Once the images are removed, set down everything else in the listing below exactly.

Material provided
────────

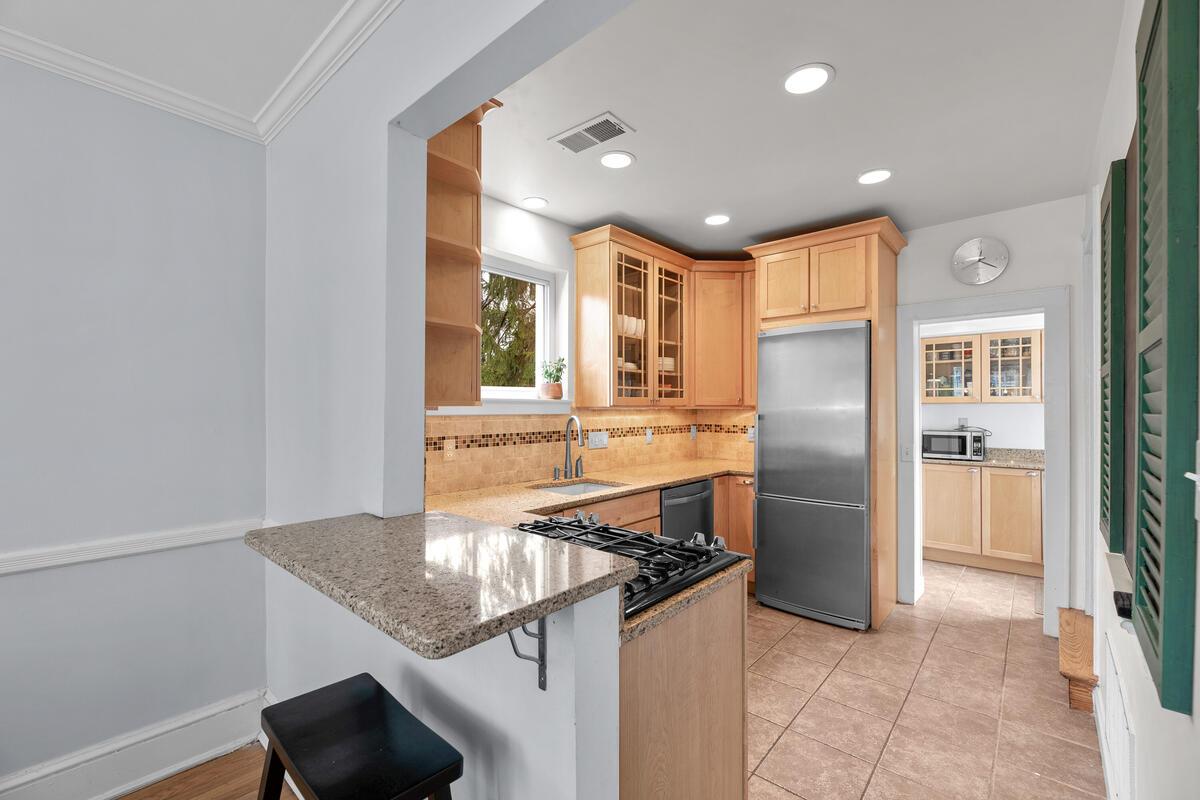 8601 Mayfair Pl-020-012-Interior-MLS_Size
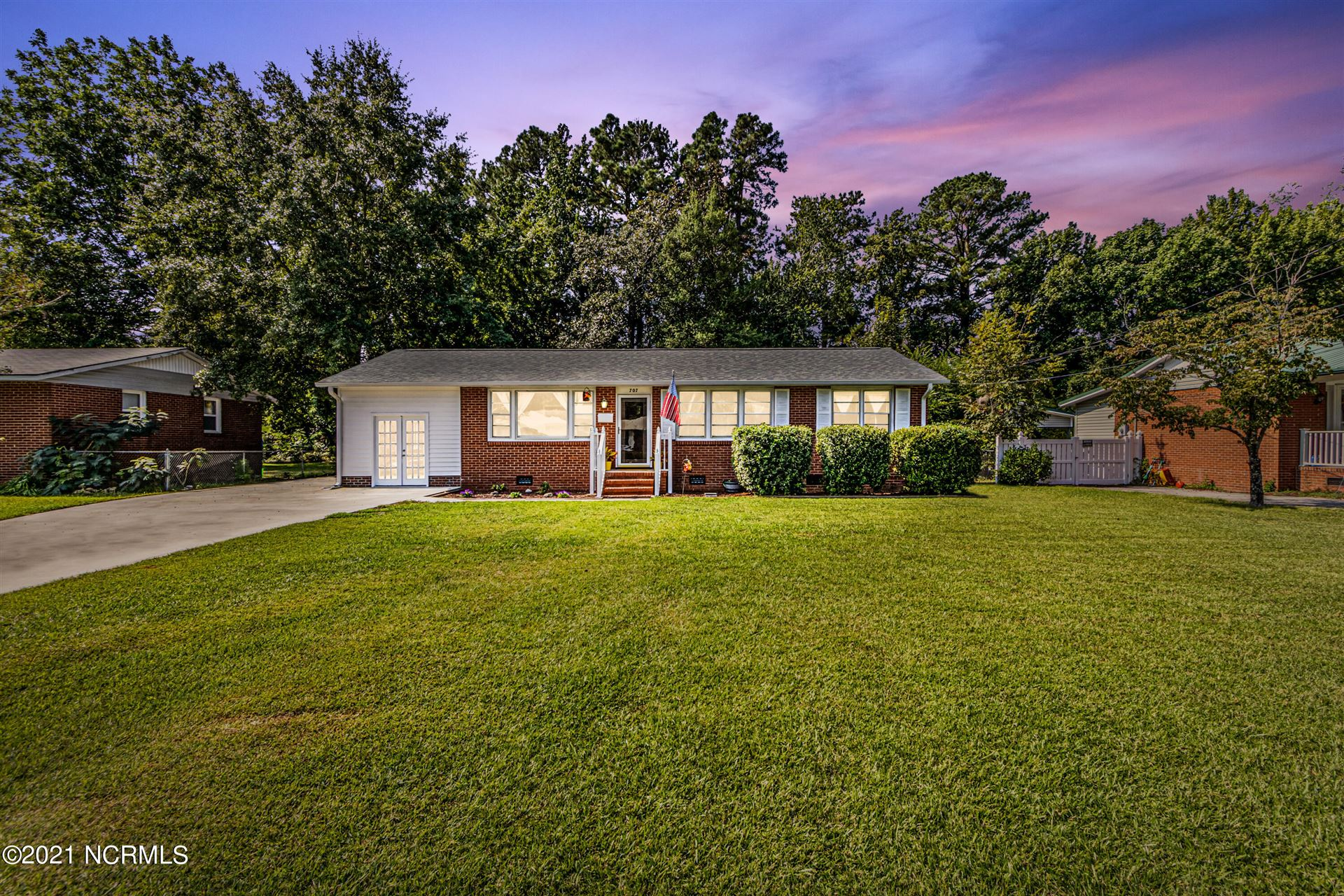 Photo of 707 Waltmore Street, Jacksonville, NC 28540 (MLS # 100293403)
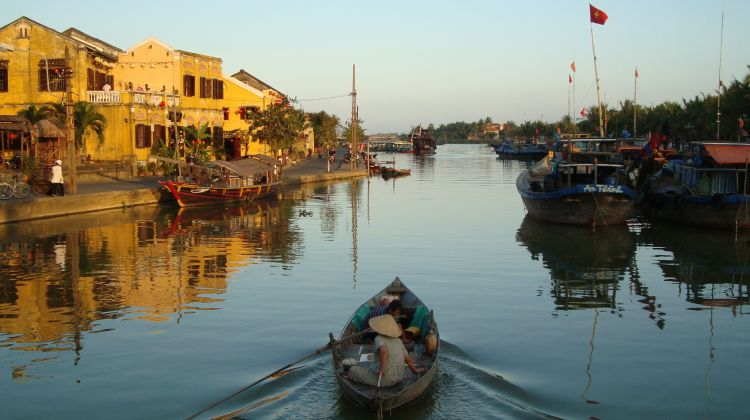 Hoi An River Boat Trip to Handicraft Village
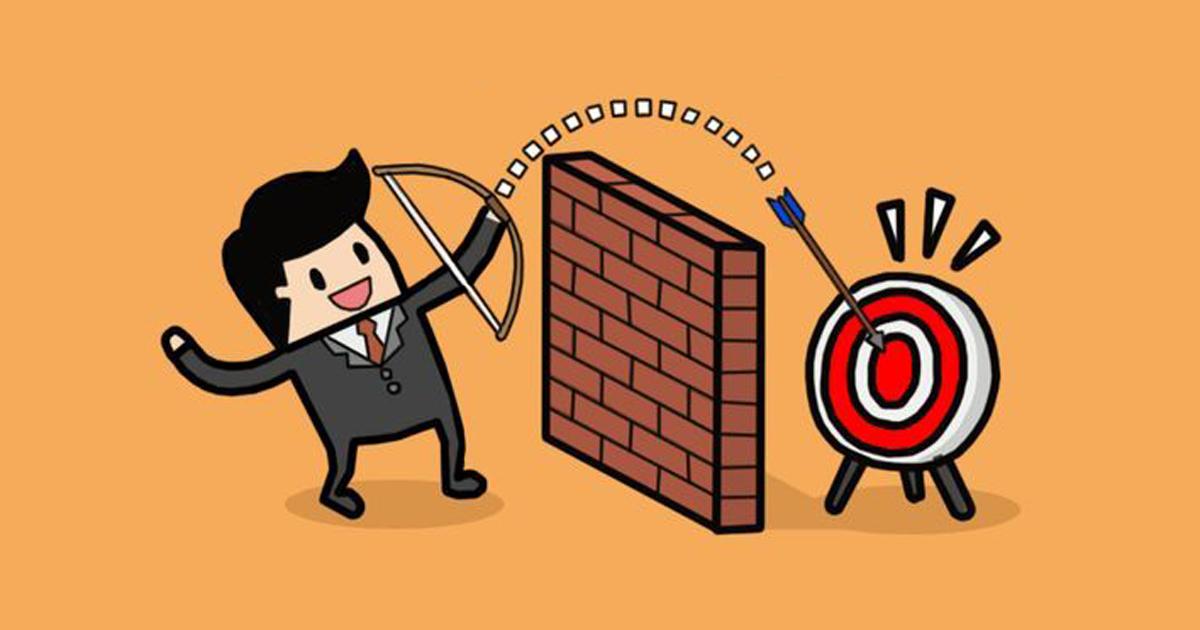 Ilustração de um empresário acertando em um alvo, representando o foco e concentração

────────

Exercise solution
 8601 Mayfair Pl-020-012-Interior-MLS_Size
 Photo of 707 Waltmore Street, Jacksonville, NC 28540 (MLS # 100293403)
 Hoi An River Boat Trip to Handicraft Village
 Ilustração de um empresário acertando em um alvo, representando o foco e concentração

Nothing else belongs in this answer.